Left without proper management of blood sugars over several years’ time, many changes can occur in the body and long-term disability or death can happen. The major complications of
uncontrolled diabetes that occur over years of poor treatment include:
• Diabetic neuropathy. High blood sugar can damage the peripheral nerves, starting with the feet and working up to affect both the arms and legs primarily. Occasionally isolated nerves elsewhere in the body can become inflamed and very painful. Diabetic neuropathy causes burning, cold feelings, and tingling pain in the affected nerves.
• Diabetic retinopathy. This condition causes blindness in diabetics. The elevated blood sugar damages the small blood vessels in the retina or “seeing part” of the eye. Blood leaks from these tiny blood vessels, causing blind spots in the eye. Eventually it leads to total blindness.
• Peripheral vascular disease. Elevations in blood sugar can lead to blocked small and large arteries of the lower extremities. The circulation becomes impaired and the feet become cold. Eventually, the blockages are so severe that gangrene can occur in the toes, feet, and lower legs. When this happens, part of the feet or legs needs to be amputated.
• Heart disease. Many people with diabetes eventually succumb to heart disease. The high circulating blood glucose promotes the formation of cholesterol plaque in the coronary blood vessels that supply the heart. If the plaque grows big enough, it can block the arteries and a heart attack can occur. A big heart attack or several small heart attacks can lead to sudden death due to a heart rhythm disturbance or to heart failure. In the United States, 50% of all diabetics die of heart disease or stroke.
• Stroke. Diabetics have a higher incidence of stroke when compared to non-diabetics. The mechanism of this is similar to what’s seen in heart disease. Small and large blood vessels can become blocked by plaque and parts of the brain become starved of oxygen. Multiple small strokes can occur, leading to a condition called multi-infarct dementia. Stroke can lead to paralysis. Severe strokes can be deadly.

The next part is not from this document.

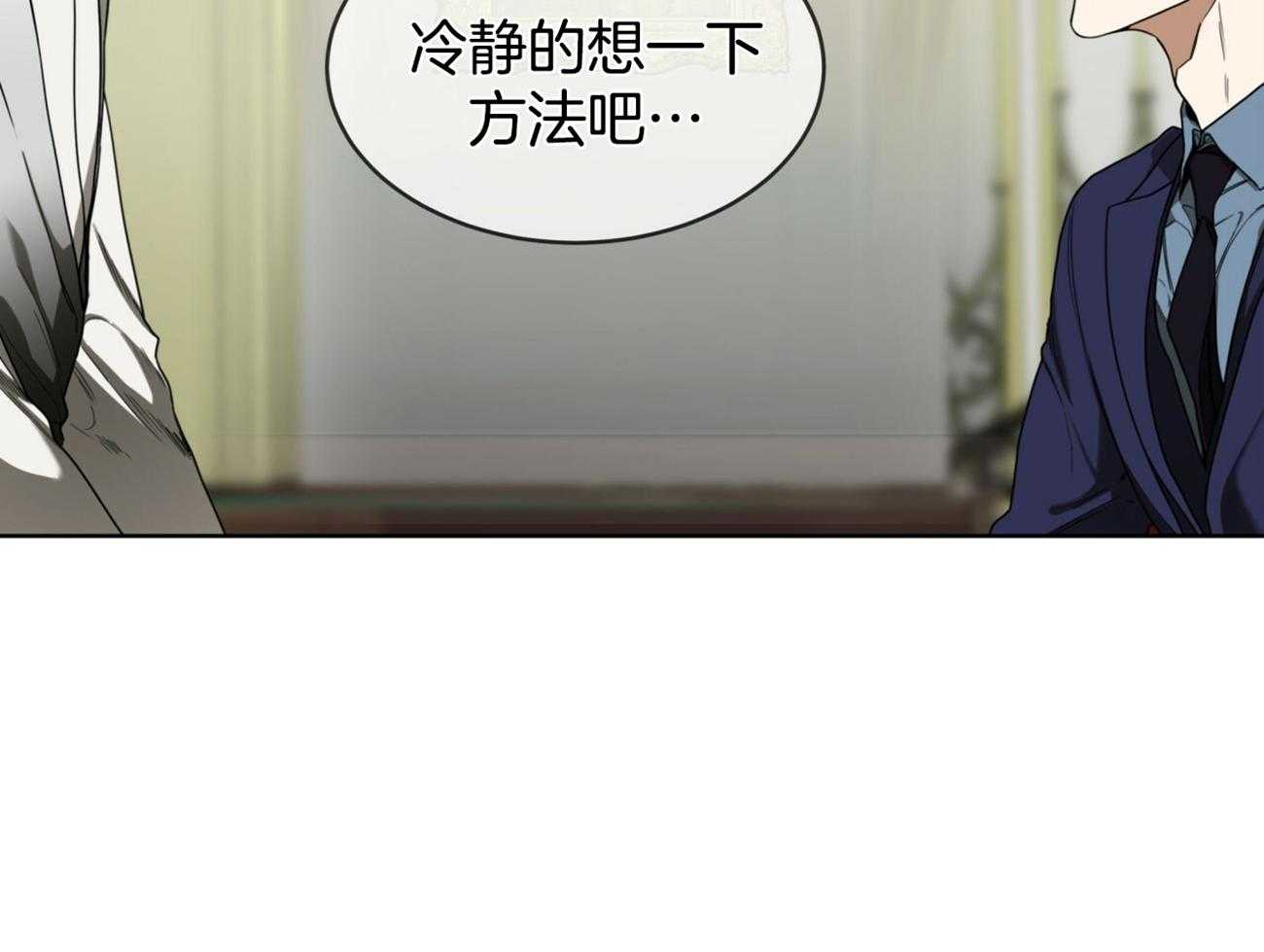 霸总专属求爱攻略第56话图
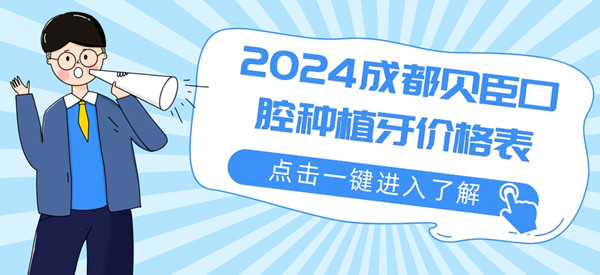 2024年成都贝臣口腔种植牙价格表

• Diabetic nephropathy. High blood sugar causes damage to the kidneys that must try to filter out all the excess sugar. They become overworked and the filtering parts of the kidney become damaged. Eventually, kidney failure can occur. Over 40% of all kidney transplants in the United States result from diabetes related kidney failure.
Managing Diabetes To Prevent Complications
The only way to manage the complications of diabetes is to keep the blood sugars within the normal range as much as possible. This means following a proper diabetic diet, exercising and taking medications to keep the blood sugar in control.
Managing the care of diabetes requires medical care, with either a conventional physician or a holistic practitioner with medical qualifications. A hemoglobin A1C test is required to monitor blood sugars correctly and that can only be ordered by a doctor and is tested and evaluated by a lab that draws the blood.
A holistic practitioner can be very helpful in managing diabetes because they can help to assess all the various elements in a person’s life that interfere with good health and therefore can support and promote healing. Holistic care addresses the body, mind, and soul, which goes a long way to promoting overall health, as well as the state of the diabetes. Holistic practitioners can recommend various natural methods to healing that make a great accompaniment to conventional medical care.